Die Raid technology for industrial flash memories

This article outlines the basics and principle behind Die RAID and how it is used to strengthen error correction in Solid State Drives (SSD). With Die RAID the onset of read retry can be delayed due to the additional layer of decision making in determining bit values. This means an increase in data integrity and a more stable device lifespan.

Introduction:

Error correction is an essential function in all storage and memory products. Whether it is due to products nearing its lifespan or stray cosmic radiation, error bits will always occur. As Moore’s Law has pushed our semiconductors to ever-smaller sizes, and the need for capacity brings more bits into every available space, the problem of error bits has only increased with the years. Without any countermeasures, this would see modern NAND flash devices fail after a relatively short amount of time.

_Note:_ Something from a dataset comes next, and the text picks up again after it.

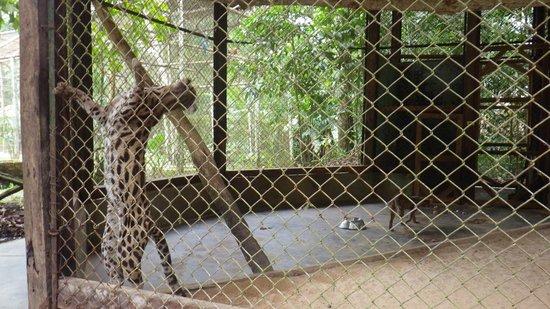 Quistacocha Zoo: Katze wird wahnsinnig in Gefangenschaft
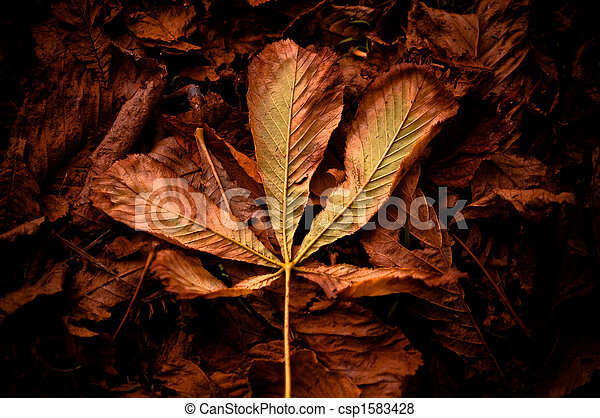 autumn in the forest  - csp1583428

This is where Die RAID comes in as one of the tools to combat error bits and is also one the reasons why some Solid State Drives (SSD) seemingly have capacities below the standard powers-of two table. The SSD will save some space for parity data used to fix any error bit that other error correction features have failed to mitigate. This is why Die RAID in combination with other error-correcting functions such as LDPC is one of the strongest methods available to increase Program/Erase (P/E) cycle numbers and ensure long-lasting flash performance.

Background:

BCH Code: The BCH code is a popular error correction method used in NAND flash, as well as satellite communication that utilizes hard decision making. BCH reached near ubiquity in the SSD market due to its effectiveness. However, due to recent limitations in light of NAND flash technology advancements, it is being replaced by Low-Density Parity Check (LDPC) as the favored ECC method for SSDs.

LDPC Code: is currently the standard ECC function for most SSDs. It has a stronger error correction capability compared to the BCH code. It uses soft decision making which simply explained allows for more accurate identification of the original bit string after an error has occurred.

Redundant Array of independent drives (RAID): RAID describes different methods of arranging two or more storage drives to ensure data integrity (and/or better performance). For data integrity purposes, this can be done by mirroring, striping, and storing parity data. Mirroring copies data from one drive to another ensuring that one set of data is available even if the other drive fails (RAID 1). Parity data is used in configurations of three or more drives that stores one set of parity data on one drive that can be used to recover data from any other drive that fails (RAID 5). Striping describes how data sets are written across the different drives, as opposed to storing it all on one drive.

XOR Function: The XOR function describes the basic way a parity bit is decided:

The parity bit is decided on the input. When the input differs (01, 10) the parity is true (1), giving an output of 1. The parity bit is false (0) if the input is the same (00, 11).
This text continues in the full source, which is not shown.